Phytane to n-C18 alkane (Ph/n-C18) versus pristane to n-C17 alkane (Pr/n-C17) ratios for reservoir crude oils and source rock extracts.

2.3. Types of organic matter (kerogen types)

The type of organic matter (kerogen) is considered the second most important parameter in evaluating the source rock. The kerogen type can be differentiated by optical microscopic or by physicochemical methods. The differences among them are related to the nature of the original organic matter. The organic matter in potential source rocks must be of the type that is capable of generating petroleum [2, 3]. It has been established that the organic matter is classified into three classes [24]:

  1. (types I and II) equivalent Sapropelic type.

  2. (type III) equivalent Humic type.

  3. Mixed type from the two other types equivalent (II/III or III/II).

Espitalie et al. [5] used the pyrolysis yield to differentiate between the types of organic matter by plotting the hydrogen index versus the oxygen index on a modified Van Krevelen diagram, as follows:

  1. Type I: mainly oil-prone organic matter with minor gas.

  2. Type II: mixed oil and gas-prone organic matter.

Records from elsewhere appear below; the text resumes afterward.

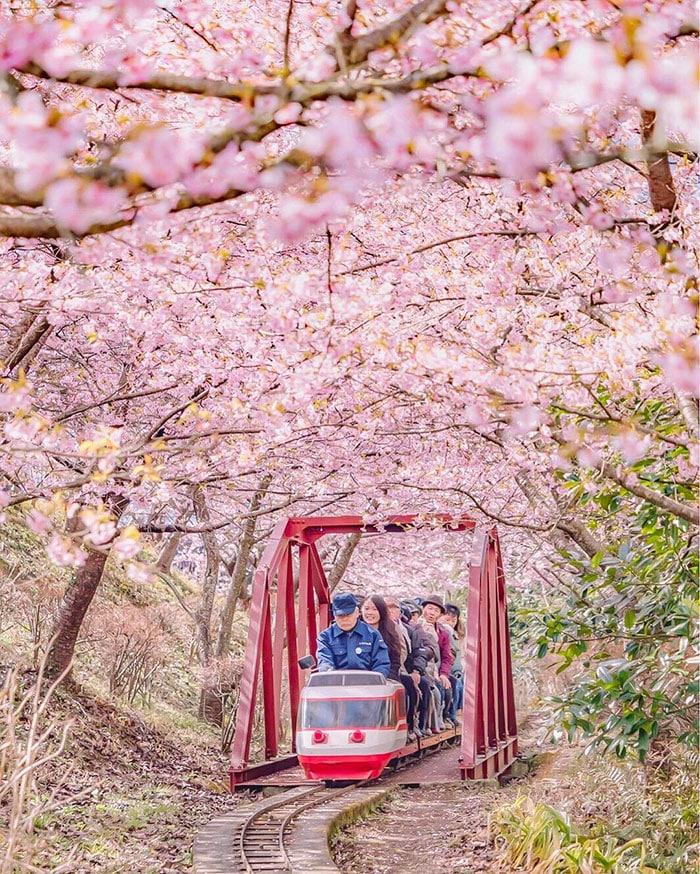 Путешествие по вишневому саду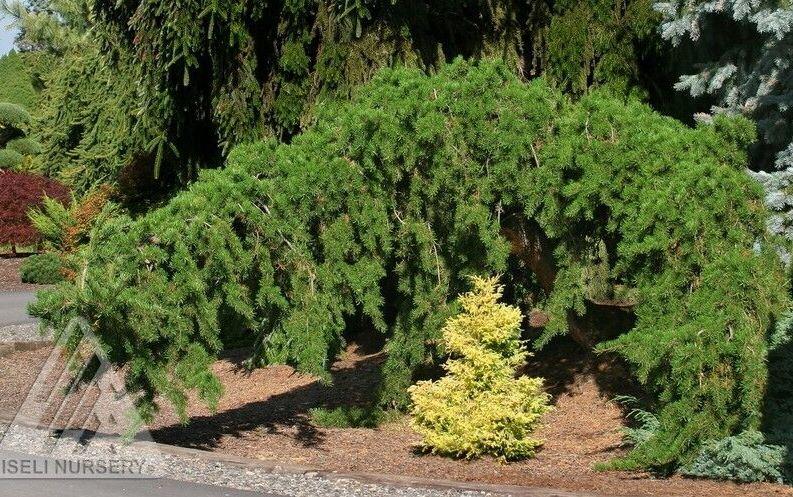 Pinus banksiana 'Uncle Fogy' photo courtesy of Iseli Nursery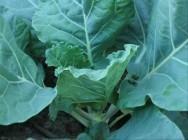 A couve é uma hortaliça preferencialmente propagada por meio de estacas da própria planta.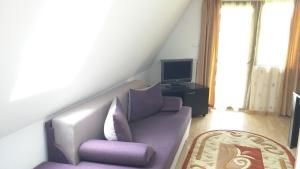 A television and/or entertainment center at Hotel Silvia Apart Sinaia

  3. Type III: mainly gas-prone organic matter.

The organic matter type is an important factor for evaluating the source rock potentiality and has important influence on the nature of the hydrocarbon products [2, 4]. Peters and Cassa [6] proposed that, for mature source rock, HI for gas-prone organic matter is less than 150, gas-oil-prone organic matter is between 150 and 300, whereas oil-prone organic matter is more than 300 HI. So, it is very important to determine the kerogen types, in order to detect the hydrocarbon products. The pyrolysis results can be used for the determination of the organic matter types. This can be achieved by drawing the relation between the hydrogen index (HI) and the oxygen index (OI).

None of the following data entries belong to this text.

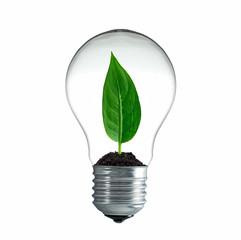Blatt wächst in einer Glühbirne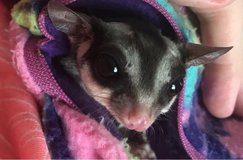 Sugar Glider in Clarksville, Tennessee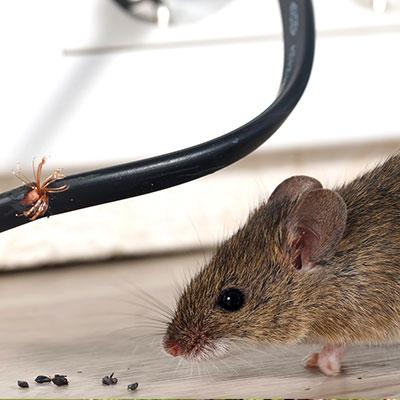 Mice & Rat Removal Service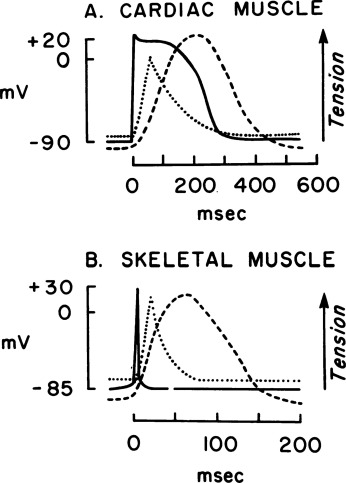 Comparative Mechanisms for Contraction of Cardiac and Skeletal ...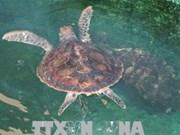 Parc national de Nui Chua : Préservation de la biodiversité  liée au tourisme durable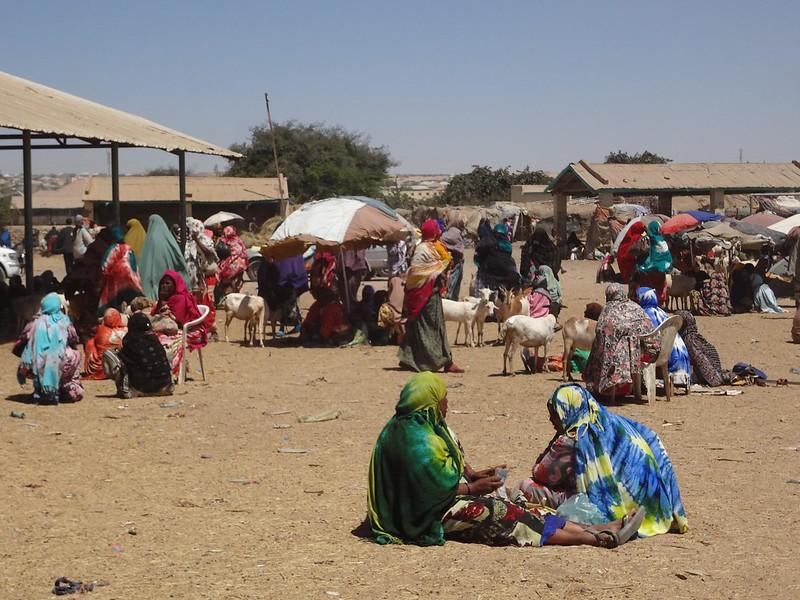 Mercado de animais, Hargeisa Somalilândia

In this study, the kerogen types present in the source rocks of the Sayun-Masilah basin identified from the modified Van Krevelen diagram ( Figure 5 ) show that the Madbi shales interval contain kerogen of type I (algenite) oil prone, whereas type II (exinite) could be capable to generate mixed oil and gas. The hydrogen index (HI) value of Madbi Formation ranges from 362 to 613 mg/g with low oxygen index, indicating a capability of this formation to generate oil and mixed oil and gas hydrocarbons ( Figure 5 ). The plots of the Naifa and L. Qishn Formations are characterized by the type II kerogen of lower hydrogen index ( Figure 5 ), which could be capable to generate gases and oil, because they have higher (OI) than the Madbi Formation. Generally, most of the studied samples of Madbi source rocks of Sayun-Masilah basin are characterized by low OI, which reflect the capability of these sources to produce more oil than gases in type II kerogen.

Figure 5.

Plots of Hydrogen index (HI) versus Oxygen index (OI), showing kerogen quality of the Upper Jurassic samples in the Sayun-Masila basin, Yemen.

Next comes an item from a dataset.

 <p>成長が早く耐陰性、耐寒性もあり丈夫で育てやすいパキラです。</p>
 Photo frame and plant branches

2.4. Bitumen bulk geochemical parameters

The amounts of extractable organic matter (EOM), total hydrocarbon yield as well as the relative proportions of saturated, aromatic fractions, and nitrogen/sulfur/oxygen (NSO) compounds. The saturated and aromatic fractions together create the petroleum-like hydrocarbon fraction; thus, the sum of these two fractions is referred as hydrocarbons (HCs) [25]. Since the hydrocarbon portion of the bitumen extracted from sediment is the petroleum-like portion, it is used as an important parameter in the source-rock evaluation [26, 27]. These parameters are very important in petroleum source-rock evaluation (e.g., [26, 27, 28]). In this respect, most of the Upper Jurassic samples in Sayun-Masilah basin appear to be prolific petroleum sources where abundant naphthenic oils might be expected to be generated. The plots of TOC content versus extractable organic matter (EOM) and hydrocarbon yields ( Figure 6 ) show the Upper Jurassic sediments in the study area as good to very good source rocks with good to very good potential for oil generation potential (e.g., [6]).

Figure 6.

Plots of TOC content versus bitumen extractions and hydrocarbon yields, showing source potential rating and hydrocarbon source-rock richness for the selected samples.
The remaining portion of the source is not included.